Establish an Australian Ambassador for Refugee Protection to assist the government with high-level advocacy in the region

Increase Australia's humanitarian intake to show good faith and leadership in our region

Resettle significantly more refugees from Indonesia and Malaysia (we only take 60 per year on average at present)

Generate better intelligence and cooperation to stop people boarding boats in the first place - e.g. working with Indonesian airport, police and military

Demonstrate best practice in assisting asylum seekers, which would mean continuing on-shore processing of people who make a claim once in Australia, legislating time limits on detention and urgently improving other aspects of immigration detention in Australia

Set up a parallel NGO process to the Bali Process to foster the engagement of NGOs across the region in refugee protection issues.

Australia is a safe, prosperous and generous country. Our community has already been enriched by generations of immigrants and refugees who have made Australia their home.

As one of the key nations in the region who has signed the Refugee Convention it makes sense for Australia to lead the way and set the standard when it comes to resolving the humanitarian crisis on our doorstep.

27 June 2012/page 2

What would a Regional Solution need?

In countries of origin

More resettlement directly from refugee producing countries

Increased diplomatic efforts to address asylum and displacement issues in refugee producing countries.

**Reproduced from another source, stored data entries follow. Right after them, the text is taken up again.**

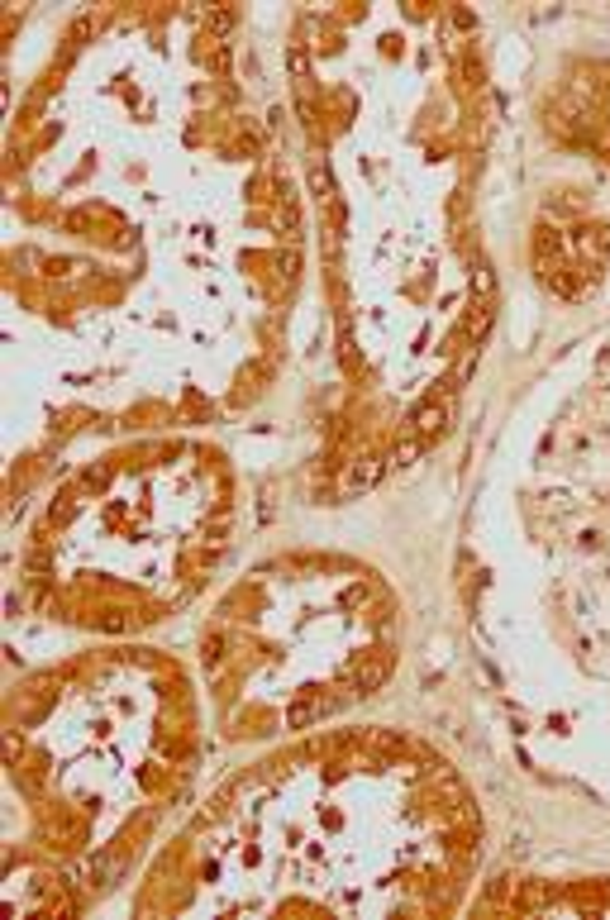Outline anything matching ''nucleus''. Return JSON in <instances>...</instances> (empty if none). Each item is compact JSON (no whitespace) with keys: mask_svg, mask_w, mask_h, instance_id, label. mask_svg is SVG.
I'll use <instances>...</instances> for the list:
<instances>
[{"mask_svg":"<svg viewBox=\"0 0 610 920\" xmlns=\"http://www.w3.org/2000/svg\"><path fill=\"white\" fill-rule=\"evenodd\" d=\"M449 425V406L444 401H425L415 415H410V434L419 439V444H429V439H439Z\"/></svg>","mask_w":610,"mask_h":920,"instance_id":"nucleus-1","label":"nucleus"},{"mask_svg":"<svg viewBox=\"0 0 610 920\" xmlns=\"http://www.w3.org/2000/svg\"><path fill=\"white\" fill-rule=\"evenodd\" d=\"M344 706V692H334V697H315V701H296V706H291V725H296V729H305V725H315V720H325L329 716V710H339Z\"/></svg>","mask_w":610,"mask_h":920,"instance_id":"nucleus-2","label":"nucleus"},{"mask_svg":"<svg viewBox=\"0 0 610 920\" xmlns=\"http://www.w3.org/2000/svg\"><path fill=\"white\" fill-rule=\"evenodd\" d=\"M387 673H391V658H387V654H372V658L353 673V697H363V692H372V687H382Z\"/></svg>","mask_w":610,"mask_h":920,"instance_id":"nucleus-3","label":"nucleus"},{"mask_svg":"<svg viewBox=\"0 0 610 920\" xmlns=\"http://www.w3.org/2000/svg\"><path fill=\"white\" fill-rule=\"evenodd\" d=\"M382 468H387V463H377V458H363V463H357L353 472L339 477V487H344V491H363V487H372V477L382 472Z\"/></svg>","mask_w":610,"mask_h":920,"instance_id":"nucleus-4","label":"nucleus"}]
</instances>
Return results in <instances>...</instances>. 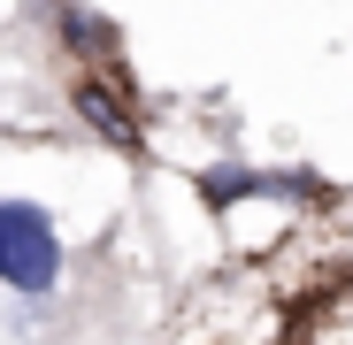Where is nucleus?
Here are the masks:
<instances>
[{
  "label": "nucleus",
  "mask_w": 353,
  "mask_h": 345,
  "mask_svg": "<svg viewBox=\"0 0 353 345\" xmlns=\"http://www.w3.org/2000/svg\"><path fill=\"white\" fill-rule=\"evenodd\" d=\"M0 284L23 300H46L62 284V230L39 200H0Z\"/></svg>",
  "instance_id": "obj_1"
},
{
  "label": "nucleus",
  "mask_w": 353,
  "mask_h": 345,
  "mask_svg": "<svg viewBox=\"0 0 353 345\" xmlns=\"http://www.w3.org/2000/svg\"><path fill=\"white\" fill-rule=\"evenodd\" d=\"M254 192H307V185H284V177H261V169H208V200L215 207H239Z\"/></svg>",
  "instance_id": "obj_2"
},
{
  "label": "nucleus",
  "mask_w": 353,
  "mask_h": 345,
  "mask_svg": "<svg viewBox=\"0 0 353 345\" xmlns=\"http://www.w3.org/2000/svg\"><path fill=\"white\" fill-rule=\"evenodd\" d=\"M62 39H70V46H85V54H92V46H108V23H92V16H85V8H62Z\"/></svg>",
  "instance_id": "obj_3"
}]
</instances>
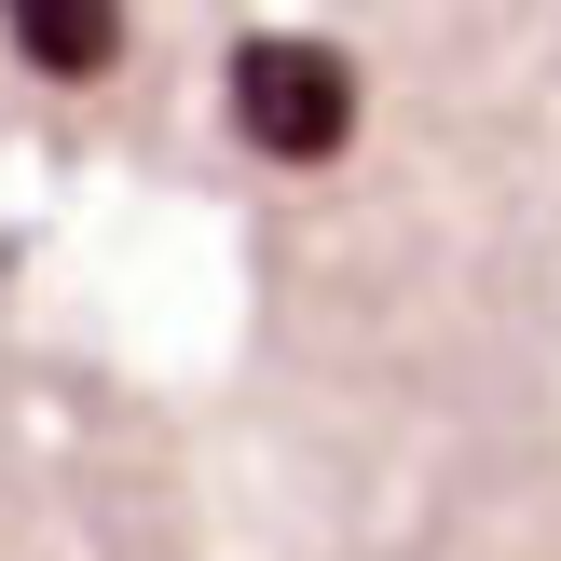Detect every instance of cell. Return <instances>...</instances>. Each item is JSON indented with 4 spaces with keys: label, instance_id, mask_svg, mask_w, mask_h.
<instances>
[{
    "label": "cell",
    "instance_id": "cell-2",
    "mask_svg": "<svg viewBox=\"0 0 561 561\" xmlns=\"http://www.w3.org/2000/svg\"><path fill=\"white\" fill-rule=\"evenodd\" d=\"M0 27H14V55L42 82H96L124 55V0H0Z\"/></svg>",
    "mask_w": 561,
    "mask_h": 561
},
{
    "label": "cell",
    "instance_id": "cell-1",
    "mask_svg": "<svg viewBox=\"0 0 561 561\" xmlns=\"http://www.w3.org/2000/svg\"><path fill=\"white\" fill-rule=\"evenodd\" d=\"M233 124H247V151H274V164H329L356 137V55L301 42V27L233 42Z\"/></svg>",
    "mask_w": 561,
    "mask_h": 561
}]
</instances>
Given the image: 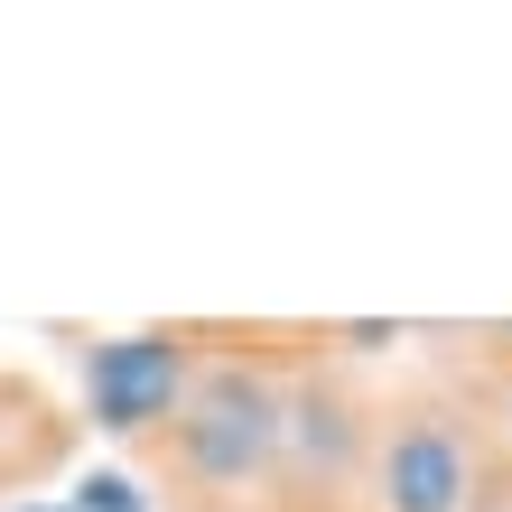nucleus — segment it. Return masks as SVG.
I'll return each mask as SVG.
<instances>
[{
  "label": "nucleus",
  "mask_w": 512,
  "mask_h": 512,
  "mask_svg": "<svg viewBox=\"0 0 512 512\" xmlns=\"http://www.w3.org/2000/svg\"><path fill=\"white\" fill-rule=\"evenodd\" d=\"M373 419H382V382L364 364H345L336 345H317L280 391V512L364 494Z\"/></svg>",
  "instance_id": "nucleus-4"
},
{
  "label": "nucleus",
  "mask_w": 512,
  "mask_h": 512,
  "mask_svg": "<svg viewBox=\"0 0 512 512\" xmlns=\"http://www.w3.org/2000/svg\"><path fill=\"white\" fill-rule=\"evenodd\" d=\"M438 373L466 391V419H475V512H512V317L447 326Z\"/></svg>",
  "instance_id": "nucleus-5"
},
{
  "label": "nucleus",
  "mask_w": 512,
  "mask_h": 512,
  "mask_svg": "<svg viewBox=\"0 0 512 512\" xmlns=\"http://www.w3.org/2000/svg\"><path fill=\"white\" fill-rule=\"evenodd\" d=\"M66 512H149V494H140L131 466H84L75 494H66Z\"/></svg>",
  "instance_id": "nucleus-7"
},
{
  "label": "nucleus",
  "mask_w": 512,
  "mask_h": 512,
  "mask_svg": "<svg viewBox=\"0 0 512 512\" xmlns=\"http://www.w3.org/2000/svg\"><path fill=\"white\" fill-rule=\"evenodd\" d=\"M0 512H66V494H28V503H0Z\"/></svg>",
  "instance_id": "nucleus-8"
},
{
  "label": "nucleus",
  "mask_w": 512,
  "mask_h": 512,
  "mask_svg": "<svg viewBox=\"0 0 512 512\" xmlns=\"http://www.w3.org/2000/svg\"><path fill=\"white\" fill-rule=\"evenodd\" d=\"M66 354H75V429L131 457L187 401L205 345H196V317H149V326H66Z\"/></svg>",
  "instance_id": "nucleus-3"
},
{
  "label": "nucleus",
  "mask_w": 512,
  "mask_h": 512,
  "mask_svg": "<svg viewBox=\"0 0 512 512\" xmlns=\"http://www.w3.org/2000/svg\"><path fill=\"white\" fill-rule=\"evenodd\" d=\"M75 447H84V429H75V410L56 401L47 382L0 373V503H28V485L66 475Z\"/></svg>",
  "instance_id": "nucleus-6"
},
{
  "label": "nucleus",
  "mask_w": 512,
  "mask_h": 512,
  "mask_svg": "<svg viewBox=\"0 0 512 512\" xmlns=\"http://www.w3.org/2000/svg\"><path fill=\"white\" fill-rule=\"evenodd\" d=\"M298 512H354V503H298Z\"/></svg>",
  "instance_id": "nucleus-9"
},
{
  "label": "nucleus",
  "mask_w": 512,
  "mask_h": 512,
  "mask_svg": "<svg viewBox=\"0 0 512 512\" xmlns=\"http://www.w3.org/2000/svg\"><path fill=\"white\" fill-rule=\"evenodd\" d=\"M354 512H475V419H466V391L438 364L410 382H382Z\"/></svg>",
  "instance_id": "nucleus-2"
},
{
  "label": "nucleus",
  "mask_w": 512,
  "mask_h": 512,
  "mask_svg": "<svg viewBox=\"0 0 512 512\" xmlns=\"http://www.w3.org/2000/svg\"><path fill=\"white\" fill-rule=\"evenodd\" d=\"M196 382L131 447L149 512H280V391L326 317H196Z\"/></svg>",
  "instance_id": "nucleus-1"
}]
</instances>
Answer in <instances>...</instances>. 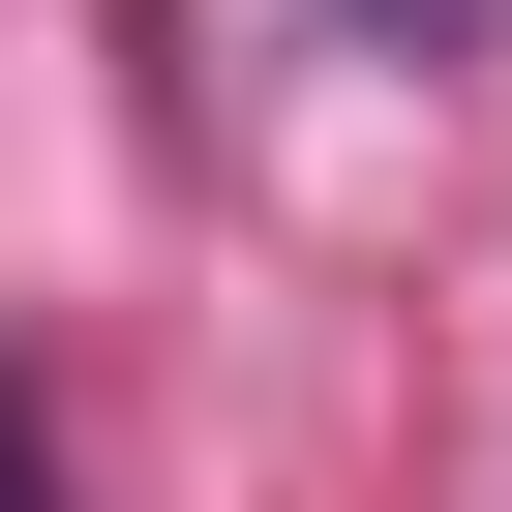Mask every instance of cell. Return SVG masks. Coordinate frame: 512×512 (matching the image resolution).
<instances>
[{
  "mask_svg": "<svg viewBox=\"0 0 512 512\" xmlns=\"http://www.w3.org/2000/svg\"><path fill=\"white\" fill-rule=\"evenodd\" d=\"M392 31H452V0H392Z\"/></svg>",
  "mask_w": 512,
  "mask_h": 512,
  "instance_id": "cell-1",
  "label": "cell"
}]
</instances>
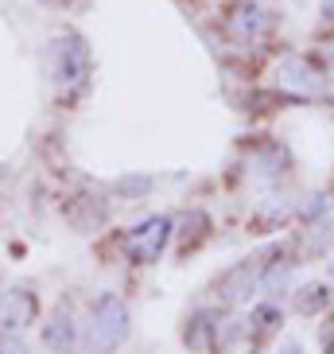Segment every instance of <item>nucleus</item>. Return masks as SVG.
<instances>
[{
	"instance_id": "6e6552de",
	"label": "nucleus",
	"mask_w": 334,
	"mask_h": 354,
	"mask_svg": "<svg viewBox=\"0 0 334 354\" xmlns=\"http://www.w3.org/2000/svg\"><path fill=\"white\" fill-rule=\"evenodd\" d=\"M43 346L51 354H74V346H78V323H74L70 308H59L51 319L43 323Z\"/></svg>"
},
{
	"instance_id": "a211bd4d",
	"label": "nucleus",
	"mask_w": 334,
	"mask_h": 354,
	"mask_svg": "<svg viewBox=\"0 0 334 354\" xmlns=\"http://www.w3.org/2000/svg\"><path fill=\"white\" fill-rule=\"evenodd\" d=\"M284 354H299V343H288V346H284Z\"/></svg>"
},
{
	"instance_id": "ddd939ff",
	"label": "nucleus",
	"mask_w": 334,
	"mask_h": 354,
	"mask_svg": "<svg viewBox=\"0 0 334 354\" xmlns=\"http://www.w3.org/2000/svg\"><path fill=\"white\" fill-rule=\"evenodd\" d=\"M276 319H280V312H276V308H257V312H253V327H257V331H268Z\"/></svg>"
},
{
	"instance_id": "2eb2a0df",
	"label": "nucleus",
	"mask_w": 334,
	"mask_h": 354,
	"mask_svg": "<svg viewBox=\"0 0 334 354\" xmlns=\"http://www.w3.org/2000/svg\"><path fill=\"white\" fill-rule=\"evenodd\" d=\"M0 354H28V346H23L16 335H8V339H0Z\"/></svg>"
},
{
	"instance_id": "6ab92c4d",
	"label": "nucleus",
	"mask_w": 334,
	"mask_h": 354,
	"mask_svg": "<svg viewBox=\"0 0 334 354\" xmlns=\"http://www.w3.org/2000/svg\"><path fill=\"white\" fill-rule=\"evenodd\" d=\"M47 4H70V0H47Z\"/></svg>"
},
{
	"instance_id": "9b49d317",
	"label": "nucleus",
	"mask_w": 334,
	"mask_h": 354,
	"mask_svg": "<svg viewBox=\"0 0 334 354\" xmlns=\"http://www.w3.org/2000/svg\"><path fill=\"white\" fill-rule=\"evenodd\" d=\"M214 315H195V331L187 327V343L190 346H206V339H210V331H214Z\"/></svg>"
},
{
	"instance_id": "f03ea898",
	"label": "nucleus",
	"mask_w": 334,
	"mask_h": 354,
	"mask_svg": "<svg viewBox=\"0 0 334 354\" xmlns=\"http://www.w3.org/2000/svg\"><path fill=\"white\" fill-rule=\"evenodd\" d=\"M51 74H55V82L63 86V90H74V86L86 82V74H90V51H86V43L74 32L55 35V43H51Z\"/></svg>"
},
{
	"instance_id": "f257e3e1",
	"label": "nucleus",
	"mask_w": 334,
	"mask_h": 354,
	"mask_svg": "<svg viewBox=\"0 0 334 354\" xmlns=\"http://www.w3.org/2000/svg\"><path fill=\"white\" fill-rule=\"evenodd\" d=\"M128 308L121 296L105 292L101 300H94V315H90V346L94 354H113L117 346L128 339Z\"/></svg>"
},
{
	"instance_id": "9d476101",
	"label": "nucleus",
	"mask_w": 334,
	"mask_h": 354,
	"mask_svg": "<svg viewBox=\"0 0 334 354\" xmlns=\"http://www.w3.org/2000/svg\"><path fill=\"white\" fill-rule=\"evenodd\" d=\"M299 218L307 222V226H319V222H326V218H331V198H326V195H311L307 203H303Z\"/></svg>"
},
{
	"instance_id": "4468645a",
	"label": "nucleus",
	"mask_w": 334,
	"mask_h": 354,
	"mask_svg": "<svg viewBox=\"0 0 334 354\" xmlns=\"http://www.w3.org/2000/svg\"><path fill=\"white\" fill-rule=\"evenodd\" d=\"M117 187H121V191H128V195H144V191L152 187V179H121Z\"/></svg>"
},
{
	"instance_id": "20e7f679",
	"label": "nucleus",
	"mask_w": 334,
	"mask_h": 354,
	"mask_svg": "<svg viewBox=\"0 0 334 354\" xmlns=\"http://www.w3.org/2000/svg\"><path fill=\"white\" fill-rule=\"evenodd\" d=\"M167 238H171V218H167V214H152V218H144L132 234H128L125 250H128V257H132V261L152 265V261L164 257Z\"/></svg>"
},
{
	"instance_id": "f3484780",
	"label": "nucleus",
	"mask_w": 334,
	"mask_h": 354,
	"mask_svg": "<svg viewBox=\"0 0 334 354\" xmlns=\"http://www.w3.org/2000/svg\"><path fill=\"white\" fill-rule=\"evenodd\" d=\"M323 12H326V16L334 20V0H323Z\"/></svg>"
},
{
	"instance_id": "423d86ee",
	"label": "nucleus",
	"mask_w": 334,
	"mask_h": 354,
	"mask_svg": "<svg viewBox=\"0 0 334 354\" xmlns=\"http://www.w3.org/2000/svg\"><path fill=\"white\" fill-rule=\"evenodd\" d=\"M35 312H39V300H35V292H28V288H12V292L0 296V327L8 335L32 327Z\"/></svg>"
},
{
	"instance_id": "f8f14e48",
	"label": "nucleus",
	"mask_w": 334,
	"mask_h": 354,
	"mask_svg": "<svg viewBox=\"0 0 334 354\" xmlns=\"http://www.w3.org/2000/svg\"><path fill=\"white\" fill-rule=\"evenodd\" d=\"M303 292H307V296L299 300V312H307V315H311V312H319V308L326 304V288H323V284H307Z\"/></svg>"
},
{
	"instance_id": "1a4fd4ad",
	"label": "nucleus",
	"mask_w": 334,
	"mask_h": 354,
	"mask_svg": "<svg viewBox=\"0 0 334 354\" xmlns=\"http://www.w3.org/2000/svg\"><path fill=\"white\" fill-rule=\"evenodd\" d=\"M288 281H292V265H284V261H272L268 269H261V281H257V288L272 296V292H280Z\"/></svg>"
},
{
	"instance_id": "dca6fc26",
	"label": "nucleus",
	"mask_w": 334,
	"mask_h": 354,
	"mask_svg": "<svg viewBox=\"0 0 334 354\" xmlns=\"http://www.w3.org/2000/svg\"><path fill=\"white\" fill-rule=\"evenodd\" d=\"M326 74H334V43L326 47Z\"/></svg>"
},
{
	"instance_id": "39448f33",
	"label": "nucleus",
	"mask_w": 334,
	"mask_h": 354,
	"mask_svg": "<svg viewBox=\"0 0 334 354\" xmlns=\"http://www.w3.org/2000/svg\"><path fill=\"white\" fill-rule=\"evenodd\" d=\"M268 8L264 4H253V0H241L233 4L230 20H226V32L233 35L237 43H257L264 32H268Z\"/></svg>"
},
{
	"instance_id": "0eeeda50",
	"label": "nucleus",
	"mask_w": 334,
	"mask_h": 354,
	"mask_svg": "<svg viewBox=\"0 0 334 354\" xmlns=\"http://www.w3.org/2000/svg\"><path fill=\"white\" fill-rule=\"evenodd\" d=\"M261 269H264V261H241V265H233L226 277H222V284H218V296L226 304H237V300H245L253 288H257V281H261Z\"/></svg>"
},
{
	"instance_id": "7ed1b4c3",
	"label": "nucleus",
	"mask_w": 334,
	"mask_h": 354,
	"mask_svg": "<svg viewBox=\"0 0 334 354\" xmlns=\"http://www.w3.org/2000/svg\"><path fill=\"white\" fill-rule=\"evenodd\" d=\"M276 86H280L288 97H319V94H326V74L315 63L299 59V55H288V59L276 66Z\"/></svg>"
}]
</instances>
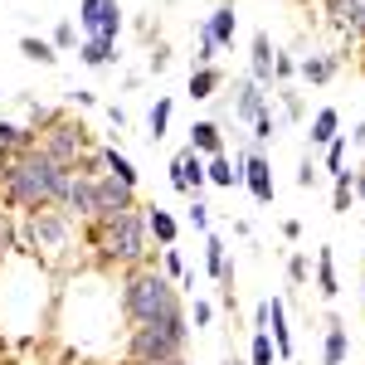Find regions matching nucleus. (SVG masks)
I'll return each instance as SVG.
<instances>
[{
    "label": "nucleus",
    "instance_id": "412c9836",
    "mask_svg": "<svg viewBox=\"0 0 365 365\" xmlns=\"http://www.w3.org/2000/svg\"><path fill=\"white\" fill-rule=\"evenodd\" d=\"M205 29H210V39L225 49V44H234V34H239V15H234V0H225L210 20H205Z\"/></svg>",
    "mask_w": 365,
    "mask_h": 365
},
{
    "label": "nucleus",
    "instance_id": "2eb2a0df",
    "mask_svg": "<svg viewBox=\"0 0 365 365\" xmlns=\"http://www.w3.org/2000/svg\"><path fill=\"white\" fill-rule=\"evenodd\" d=\"M34 146V127H20V122H5L0 117V166L10 161V156H20Z\"/></svg>",
    "mask_w": 365,
    "mask_h": 365
},
{
    "label": "nucleus",
    "instance_id": "a18cd8bd",
    "mask_svg": "<svg viewBox=\"0 0 365 365\" xmlns=\"http://www.w3.org/2000/svg\"><path fill=\"white\" fill-rule=\"evenodd\" d=\"M282 239H302V225L297 220H282Z\"/></svg>",
    "mask_w": 365,
    "mask_h": 365
},
{
    "label": "nucleus",
    "instance_id": "423d86ee",
    "mask_svg": "<svg viewBox=\"0 0 365 365\" xmlns=\"http://www.w3.org/2000/svg\"><path fill=\"white\" fill-rule=\"evenodd\" d=\"M20 249L29 258H44L54 263L63 249H73V220L63 210H34V215H20Z\"/></svg>",
    "mask_w": 365,
    "mask_h": 365
},
{
    "label": "nucleus",
    "instance_id": "e433bc0d",
    "mask_svg": "<svg viewBox=\"0 0 365 365\" xmlns=\"http://www.w3.org/2000/svg\"><path fill=\"white\" fill-rule=\"evenodd\" d=\"M273 132H278V117H273V113H263L258 122H253V146H263V141L273 137Z\"/></svg>",
    "mask_w": 365,
    "mask_h": 365
},
{
    "label": "nucleus",
    "instance_id": "5701e85b",
    "mask_svg": "<svg viewBox=\"0 0 365 365\" xmlns=\"http://www.w3.org/2000/svg\"><path fill=\"white\" fill-rule=\"evenodd\" d=\"M341 68V54H312L297 63V73L307 78V83H331V73Z\"/></svg>",
    "mask_w": 365,
    "mask_h": 365
},
{
    "label": "nucleus",
    "instance_id": "a878e982",
    "mask_svg": "<svg viewBox=\"0 0 365 365\" xmlns=\"http://www.w3.org/2000/svg\"><path fill=\"white\" fill-rule=\"evenodd\" d=\"M220 88H225V73H220L215 63H210V68H190V98H195V103L215 98Z\"/></svg>",
    "mask_w": 365,
    "mask_h": 365
},
{
    "label": "nucleus",
    "instance_id": "4be33fe9",
    "mask_svg": "<svg viewBox=\"0 0 365 365\" xmlns=\"http://www.w3.org/2000/svg\"><path fill=\"white\" fill-rule=\"evenodd\" d=\"M205 180H210V185H225V190H234V185H244V170H239V166L225 156V151H220V156H210V161H205Z\"/></svg>",
    "mask_w": 365,
    "mask_h": 365
},
{
    "label": "nucleus",
    "instance_id": "9d476101",
    "mask_svg": "<svg viewBox=\"0 0 365 365\" xmlns=\"http://www.w3.org/2000/svg\"><path fill=\"white\" fill-rule=\"evenodd\" d=\"M322 10L346 39H365V0H322Z\"/></svg>",
    "mask_w": 365,
    "mask_h": 365
},
{
    "label": "nucleus",
    "instance_id": "39448f33",
    "mask_svg": "<svg viewBox=\"0 0 365 365\" xmlns=\"http://www.w3.org/2000/svg\"><path fill=\"white\" fill-rule=\"evenodd\" d=\"M34 146L58 161V166H83L93 175H103L98 170V151H93V141H88V127L83 122H73V117H44V132H34Z\"/></svg>",
    "mask_w": 365,
    "mask_h": 365
},
{
    "label": "nucleus",
    "instance_id": "58836bf2",
    "mask_svg": "<svg viewBox=\"0 0 365 365\" xmlns=\"http://www.w3.org/2000/svg\"><path fill=\"white\" fill-rule=\"evenodd\" d=\"M161 263H166V278L170 282L185 278V258H180V249H166V258H161Z\"/></svg>",
    "mask_w": 365,
    "mask_h": 365
},
{
    "label": "nucleus",
    "instance_id": "c85d7f7f",
    "mask_svg": "<svg viewBox=\"0 0 365 365\" xmlns=\"http://www.w3.org/2000/svg\"><path fill=\"white\" fill-rule=\"evenodd\" d=\"M146 127H151V132H146L151 141L166 137V127H170V98H156V108H151V117H146Z\"/></svg>",
    "mask_w": 365,
    "mask_h": 365
},
{
    "label": "nucleus",
    "instance_id": "6ab92c4d",
    "mask_svg": "<svg viewBox=\"0 0 365 365\" xmlns=\"http://www.w3.org/2000/svg\"><path fill=\"white\" fill-rule=\"evenodd\" d=\"M98 166L108 170V175H117V180H122V185H132V190H137V185H141L137 166H132V161H127V156H122V151H117V146H98Z\"/></svg>",
    "mask_w": 365,
    "mask_h": 365
},
{
    "label": "nucleus",
    "instance_id": "79ce46f5",
    "mask_svg": "<svg viewBox=\"0 0 365 365\" xmlns=\"http://www.w3.org/2000/svg\"><path fill=\"white\" fill-rule=\"evenodd\" d=\"M98 5H103V0H78V25H83V29H93V15H98Z\"/></svg>",
    "mask_w": 365,
    "mask_h": 365
},
{
    "label": "nucleus",
    "instance_id": "8fccbe9b",
    "mask_svg": "<svg viewBox=\"0 0 365 365\" xmlns=\"http://www.w3.org/2000/svg\"><path fill=\"white\" fill-rule=\"evenodd\" d=\"M225 365H244V361H225Z\"/></svg>",
    "mask_w": 365,
    "mask_h": 365
},
{
    "label": "nucleus",
    "instance_id": "de8ad7c7",
    "mask_svg": "<svg viewBox=\"0 0 365 365\" xmlns=\"http://www.w3.org/2000/svg\"><path fill=\"white\" fill-rule=\"evenodd\" d=\"M346 141H351V146H365V122H361V127H356V132H351Z\"/></svg>",
    "mask_w": 365,
    "mask_h": 365
},
{
    "label": "nucleus",
    "instance_id": "49530a36",
    "mask_svg": "<svg viewBox=\"0 0 365 365\" xmlns=\"http://www.w3.org/2000/svg\"><path fill=\"white\" fill-rule=\"evenodd\" d=\"M351 190H356V200H365V170H356V175H351Z\"/></svg>",
    "mask_w": 365,
    "mask_h": 365
},
{
    "label": "nucleus",
    "instance_id": "2f4dec72",
    "mask_svg": "<svg viewBox=\"0 0 365 365\" xmlns=\"http://www.w3.org/2000/svg\"><path fill=\"white\" fill-rule=\"evenodd\" d=\"M346 151H351V141H346V137L327 141V170H331V175H346Z\"/></svg>",
    "mask_w": 365,
    "mask_h": 365
},
{
    "label": "nucleus",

In countries of first asylum

Make sure clear and trustworthy information is available to asylum seekers about the processes of application and resettlement, which mean people will be less likely to believe they have no option except boarding a boat

Humane conditions of reception and protection, including services to sustain an adequate standard of living, and protection against refoulement

Directly fund civil society groups and NGOs to provide education, training, health services and capacity building initiatives in countries which lack formal refugee rights to provide genuine protection while asylum seekers wait

Use safeguards and oversight to ensure that repatriation is genuinely voluntary and enables people to return home with dignity.

In countries of resettlement

Clear commitments to ensure that responsibility for refugee protection is shared equitably by resettlement states, including commitment to resettlement quotas. Resettlement states could include industrialized countries from outside our region

Continue to expand on regional structures and developments through the Bali Process and the UNHCR Working Group on Resettlement

Investment in lobbying participating countries to sign the Refugee Convention and develop domestic legislation in accordance with human rights obligations.